Empirical Study Data
-
Where answer point can be found in API document for 100 selected API comparison questions?. In this excel file, in the column “class or method”, “M” represents Method, “C” represents Class/Interface, column “answer point” is atomic answer point, column “Compare APIs” is all APIs involved in one answer point, “Is this information available in some form in the API documentation? yes/no” means whether we can infer answer point from JDK documentation. “Which API documentation page contained this information?” means all places we can find, “where in API doc?first sentence of class/first paragraph of class/full text of class/class hierarchical structure/class declaration/first sentence of method/full text of method/method declaration” record where we can find. “statements in API doc?” record which statement we infer this answer point.
-
Statement types classification result of 255 answer point, classify 255 answer points into eight statement types, in this excel file, in the column “Statement Type”, answer point can be classified into eight types.
Evaluation
RQ4 Related Data
JDK API Knowledge Graph Construction Experiment
-
Three aspects extracted statements integration data. Randomly selected 384 API statements for each of the three aspects (i.e., category, functionality, characteristic) and each of the two sources, this file shows the labeled and arbitrate result. In the sheet “func_text_relation”, “func_name_relation”, “character_text_relation”, “character_name_relation”, “category_text_relation”, “category_name_relation” represent 384 API statements of functionality extracted from the text,384 API statements of functionality extracted from API name, 384 API statements of characteristic extracted from text, 384 API statements of characteristic extracted from API name or API structure,384 API statements of category extracted from text,384 API statements of category extracted from API name or API structure respectively. The column “s_name” means start name, “e_name” means end name, “r_name” is the relation name, column “other_info” show where we extract this API statement. column “user 1 T/F”, “user 2 T/F”, “judge T/F” means whether user 1/ user 2/arbiter labeled the extract statement is valid, “T” for valid, “F” for invalid.
-
Equal/opposite characteristics label result, there are 3 sheets, “user_1” sheet is the first student labeled result, “user_2” sheet is the second student labeled result, the column “start” means the start name in relation tuple, “end” means the end name in relation tuple, “relation” means the relation name, result means whether the extract statement is valid, “T” for valid, “F” for invalid.
-
Noun concept categorization, there are 3 sheets, “user_1” sheet is the first student labeled result, “user_2” sheet is the second student labeled result, the column “start” means the start name in relation tuple, “end” means the end name in relation tuple, “relation” means the relation name, result means whether the extract statement is valid, “T” for valid, “F” for invalid.
-
General concept linking result. In this excel file, “wd_item_id” means the wikidata website ID, “arbitrate judgeT/F” is arbitrate result, “T” for valid, “F” for invalid.

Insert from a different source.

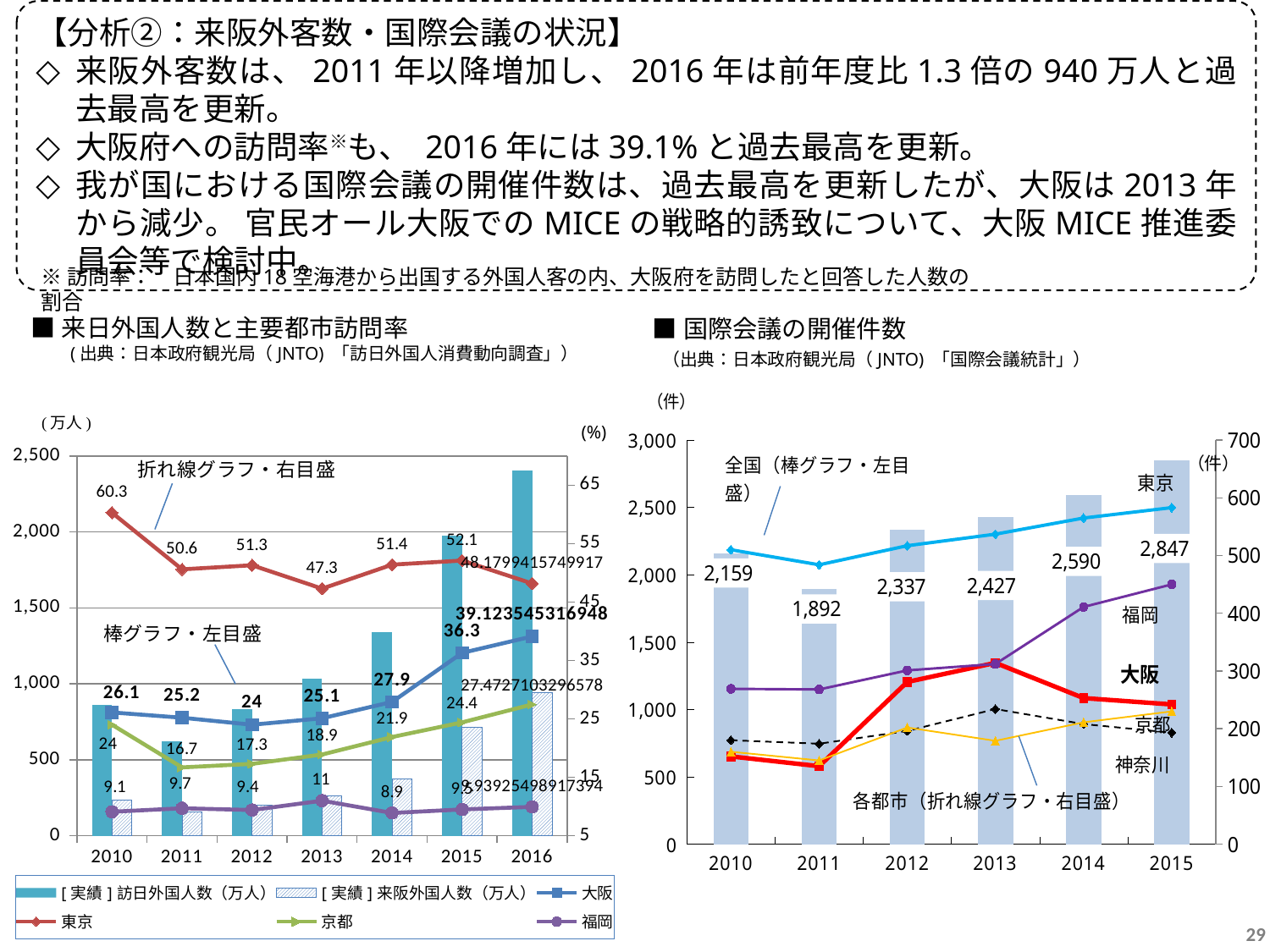
In the 国際会議の開催件数 chart on the right, is the 東京 value for 2015 greater or less than 500? greater In the 国際会議の開催件数 chart on the right, how many years are shown on the x axis? 6 In the 来日外国人数と主要都市訪問率 chart on the left, what is the 大阪 value for 2015? 36.3 In the 来日外国人数と主要都市訪問率 chart on the left, in which year is the 東京 value highest? 2010 In the 国際会議の開催件数 chart on the right, which year has the lowest 全国 value? 2011 In the 国際会議の開催件数 chart on the right, does the 全国 value rise or fall from 2011 to 2015? rise In the 来日外国人数と主要都市訪問率 chart on the left, how many entries does the legend list? 6 In the 国際会議の開催件数 chart on the right, what is the difference between the 全国 values for 2015 and 2010? 688 In the 国際会議の開催件数 chart on the right, what is the 全国 value for 2015? 2,847 In the 来日外国人数と主要都市訪問率 chart on the left, which is larger in 2014, the 大阪 value or the 京都 value? 大阪 In the 来日外国人数と主要都市訪問率 chart on the left, what is the difference between the 大阪 values for 2015 and 2014? 8.4 In the 来日外国人数と主要都市訪問率 chart on the left, what is the 東京 value for 2010? 60.3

Android API Knowledge Graph Construction Experiment
-
Three aspects extract statements integration data. Randomly selected 384 API statements for each of the three aspects (i.e., category, functionality, characteristic) and each of the two sources, this file shows the labeled and arbitrate result. In the sheet “func_text_relation”, “func_name_relation”, “character_text_relation”, “character_name_relation”, “category_text_relation”, “category_name_relation” represent 384 API statements of functionality extracted from the text,384 API statements of functionality extracted from API name, 384 API statements of characteristic extracted from text, 384 API statements of characteristic extracted from API name or API structure,384 API statements of category extracted from text,384 API statements of category extracted from API name or API structure respectively. The column “s_name” means start name, “e_name” means end name, “r_name” is the relation name, column “other_info” show where we extract this API statement. column “user 1 T/F”, “user 2 T/F”, “judge T/F” means whether user 1/ user 2/arbiter labeled the extract statement is valid, “T” for valid, “F” for invalid.
- Equal/opposite characteristics label result. There are 3 sheets, “user_1” sheet is the first student labeled result, “user_2” sheet is the second student labeled result, the column “start” means the start name in relation tuple, “end” means the end name in relation tuple, “relation” means the relation name, result means whether the extract statement is valid, “1” for valid, “0” for invalid.
- Noun concept categorization, there are 3 sheets, “user_1” sheet is the first student labeled result, “user_2” sheet is the second student labeled result, the column “start” means the start name in relation tuple, “end” means the end name in relation tuple, “relation” means the relation name, result means whether the extract statement is valid, “T” for valid, “F” for invalid.
- General concept linking result. In this excel file, “wd_item_id” means the wikidata website ID, “arbitrate judgeT/F” is arbitrate result, “T” for valid, “F” for invalid.
RQ5 Related Data
JDK Effectiveness Evaluation
- Student 1, Student 2 Student 3 Student 4. Completeness and conciseness understandability score and answer point covered. There are 2 sheet, “base_line” sheet shows the result for baseline approach, “difference” sheet shows the result for APIComp. column “compare API_1” and “compare API_2” represent the two compare APIs, column “answer point” is how many answer point covered, column “concise” is concise score, column “complete” is completeness score, column “understandable” is understandability score.
- The coverage evaluation for APIComp and baseline result. In the “coverage” sheet, s1~s4 represent different student judgments base on APIComp or baseline method, “arbitration-“ means the arbitration results.
Android Effectiveness Evaluation
- We select question from 100 top-voted questions from Stack Overflow. There are two sheet, “top100” sheet shows the top 100 Android related Stack Overflow Question and label result. “consensus” show consensus results.
- Android answer point select result. There are 3 sheet, “s1” sheet, “s2” sheet, and “s3” sheet represent the answer point extract results of the first student, the second student, and consensus result respectively. The column “s1 result(1 for true,0 for false)” means the first student label result, the column “s2 result(1 for true,0 for false)” means the second student label result.
- API comparison service coverage result. In the “coverage” sheet, column “s1: found in APIComp (0 for false/1 for true)” represent the first student labeled result, column “s2: found in APIComp (0 for false/1 for true)” represent the second student labeled result, “Arbitration Results” represent the coverage arbitration results.
RQ6 Related Data
- Participants experience statistics. There are two sheet, “GA” and “GB”, indicates the two participant groups. the column “experience/year” represent the age of the participants using java.
- Participant Group A result, Participant Group B result. Divided participants into two “equivalent” groups (GA and GB). Randomly divided the 12 tasks into two groups (TA and TB), each with 3 class selection tasks and 3 method selection tasks. In these result files, column “tool/search engine” represent which method the participant use, column “answer (1-API_1, 2-API_2, 3-unknown)” represent which API the participant select, column “cost_time:” represent the total time cost to make the decision,the unit is seconds. Odd question are TA, even question are TB.